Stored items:
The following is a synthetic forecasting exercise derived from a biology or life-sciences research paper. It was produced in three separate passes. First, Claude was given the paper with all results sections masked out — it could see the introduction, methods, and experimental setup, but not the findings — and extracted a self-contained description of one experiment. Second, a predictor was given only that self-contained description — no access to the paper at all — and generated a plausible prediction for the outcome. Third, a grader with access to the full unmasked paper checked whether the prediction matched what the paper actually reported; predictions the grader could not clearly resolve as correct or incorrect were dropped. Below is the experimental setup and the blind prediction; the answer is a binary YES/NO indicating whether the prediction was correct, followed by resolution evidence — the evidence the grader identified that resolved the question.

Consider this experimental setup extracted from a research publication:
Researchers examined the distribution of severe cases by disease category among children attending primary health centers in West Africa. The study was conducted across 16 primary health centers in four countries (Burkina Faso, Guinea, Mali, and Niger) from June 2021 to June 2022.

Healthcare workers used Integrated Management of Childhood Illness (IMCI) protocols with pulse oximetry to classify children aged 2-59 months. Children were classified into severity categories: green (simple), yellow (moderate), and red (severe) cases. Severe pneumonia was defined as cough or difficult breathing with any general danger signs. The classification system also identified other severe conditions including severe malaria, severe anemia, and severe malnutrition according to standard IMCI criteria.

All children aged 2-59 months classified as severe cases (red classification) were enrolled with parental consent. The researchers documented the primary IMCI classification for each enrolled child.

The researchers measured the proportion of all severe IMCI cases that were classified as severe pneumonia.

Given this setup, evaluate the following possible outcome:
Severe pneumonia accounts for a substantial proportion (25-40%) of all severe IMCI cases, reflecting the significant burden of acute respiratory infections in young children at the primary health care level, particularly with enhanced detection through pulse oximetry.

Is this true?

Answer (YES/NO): YES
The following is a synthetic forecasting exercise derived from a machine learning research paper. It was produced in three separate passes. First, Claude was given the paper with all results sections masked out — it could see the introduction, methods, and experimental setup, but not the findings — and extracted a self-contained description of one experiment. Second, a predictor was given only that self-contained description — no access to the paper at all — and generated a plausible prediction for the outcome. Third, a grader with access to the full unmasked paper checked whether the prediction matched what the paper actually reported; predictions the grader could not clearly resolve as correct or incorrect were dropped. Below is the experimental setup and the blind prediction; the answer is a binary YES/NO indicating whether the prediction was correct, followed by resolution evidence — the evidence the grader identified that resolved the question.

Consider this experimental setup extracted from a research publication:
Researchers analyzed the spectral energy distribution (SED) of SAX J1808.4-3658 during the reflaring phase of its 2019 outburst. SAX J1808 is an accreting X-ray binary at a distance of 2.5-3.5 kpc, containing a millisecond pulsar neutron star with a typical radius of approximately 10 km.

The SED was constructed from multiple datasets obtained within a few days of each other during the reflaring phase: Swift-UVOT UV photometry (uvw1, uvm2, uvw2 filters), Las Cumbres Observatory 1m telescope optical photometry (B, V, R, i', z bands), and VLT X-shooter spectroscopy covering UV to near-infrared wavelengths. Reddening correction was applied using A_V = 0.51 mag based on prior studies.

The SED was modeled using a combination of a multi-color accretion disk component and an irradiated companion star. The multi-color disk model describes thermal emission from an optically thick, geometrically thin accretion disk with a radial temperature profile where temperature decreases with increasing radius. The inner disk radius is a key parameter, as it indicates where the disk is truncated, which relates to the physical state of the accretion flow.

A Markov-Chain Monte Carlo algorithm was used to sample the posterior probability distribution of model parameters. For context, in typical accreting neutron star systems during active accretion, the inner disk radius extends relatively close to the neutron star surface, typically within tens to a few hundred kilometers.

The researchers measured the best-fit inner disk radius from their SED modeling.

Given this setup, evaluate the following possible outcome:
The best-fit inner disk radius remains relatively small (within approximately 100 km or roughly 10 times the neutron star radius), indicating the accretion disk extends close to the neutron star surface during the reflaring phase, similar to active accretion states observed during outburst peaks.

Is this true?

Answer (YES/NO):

# [Exercise description]
Each entry in the data should be restated exactly as it was written.

# [Your solution]
The following is a synthetic forecasting exercise derived from a biology or life-sciences research paper. It was produced in three separate passes. First, Claude was given the paper with all results sections masked out — it could see the introduction, methods, and experimental setup, but not the findings — and extracted a self-contained description of one experiment. Second, a predictor was given only that self-contained description — no access to the paper at all — and generated a plausible prediction for the outcome. Third, a grader with access to the full unmasked paper checked whether the prediction matched what the paper actually reported; predictions the grader could not clearly resolve as correct or incorrect were dropped. Below is the experimental setup and the blind prediction; the answer is a binary YES/NO indicating whether the prediction was correct, followed by resolution evidence — the evidence the grader identified that resolved the question.

Consider this experimental setup extracted from a research publication:
Researchers examined the distribution of severe cases by disease category among children attending primary health centers in West Africa. The study was conducted across 16 primary health centers in four countries (Burkina Faso, Guinea, Mali, and Niger) from June 2021 to June 2022.

Healthcare workers used Integrated Management of Childhood Illness (IMCI) protocols with pulse oximetry to classify children aged 2-59 months. Children were classified into severity categories: green (simple), yellow (moderate), and red (severe) cases. Severe pneumonia was defined as cough or difficult breathing with any general danger signs. The classification system also identified other severe conditions including severe malaria, severe anemia, and severe malnutrition according to standard IMCI criteria.

All children aged 2-59 months classified as severe cases (red classification) were enrolled with parental consent. The researchers documented the primary IMCI classification for each enrolled child.

The researchers measured the proportion of all severe IMCI cases that were classified as severe pneumonia.

Given this setup, evaluate the following possible outcome:
Severe pneumonia accounts for a substantial proportion (25-40%) of all severe IMCI cases, reflecting the significant burden of acute respiratory infections in young children at the primary health care level, particularly with enhanced detection through pulse oximetry.

Is this true?

Answer (YES/NO): YES
The following is a synthetic forecasting exercise derived from a machine learning research paper. It was produced in three separate passes. First, Claude was given the paper with all results sections masked out — it could see the introduction, methods, and experimental setup, but not the findings — and extracted a self-contained description of one experiment. Second, a predictor was given only that self-contained description — no access to the paper at all — and generated a plausible prediction for the outcome. Third, a grader with access to the full unmasked paper checked whether the prediction matched what the paper actually reported; predictions the grader could not clearly resolve as correct or incorrect were dropped. Below is the experimental setup and the blind prediction; the answer is a binary YES/NO indicating whether the prediction was correct, followed by resolution evidence — the evidence the grader identified that resolved the question.

Consider this experimental setup extracted from a research publication:
Researchers analyzed the spectral energy distribution (SED) of SAX J1808.4-3658 during the reflaring phase of its 2019 outburst. SAX J1808 is an accreting X-ray binary at a distance of 2.5-3.5 kpc, containing a millisecond pulsar neutron star with a typical radius of approximately 10 km.

The SED was constructed from multiple datasets obtained within a few days of each other during the reflaring phase: Swift-UVOT UV photometry (uvw1, uvm2, uvw2 filters), Las Cumbres Observatory 1m telescope optical photometry (B, V, R, i', z bands), and VLT X-shooter spectroscopy covering UV to near-infrared wavelengths. Reddening correction was applied using A_V = 0.51 mag based on prior studies.

The SED was modeled using a combination of a multi-color accretion disk component and an irradiated companion star. The multi-color disk model describes thermal emission from an optically thick, geometrically thin accretion disk with a radial temperature profile where temperature decreases with increasing radius. The inner disk radius is a key parameter, as it indicates where the disk is truncated, which relates to the physical state of the accretion flow.

A Markov-Chain Monte Carlo algorithm was used to sample the posterior probability distribution of model parameters. For context, in typical accreting neutron star systems during active accretion, the inner disk radius extends relatively close to the neutron star surface, typically within tens to a few hundred kilometers.

The researchers measured the best-fit inner disk radius from their SED modeling.

Given this setup, evaluate the following possible outcome:
The best-fit inner disk radius remains relatively small (within approximately 100 km or roughly 10 times the neutron star radius), indicating the accretion disk extends close to the neutron star surface during the reflaring phase, similar to active accretion states observed during outburst peaks.

Is this true?

Answer (YES/NO):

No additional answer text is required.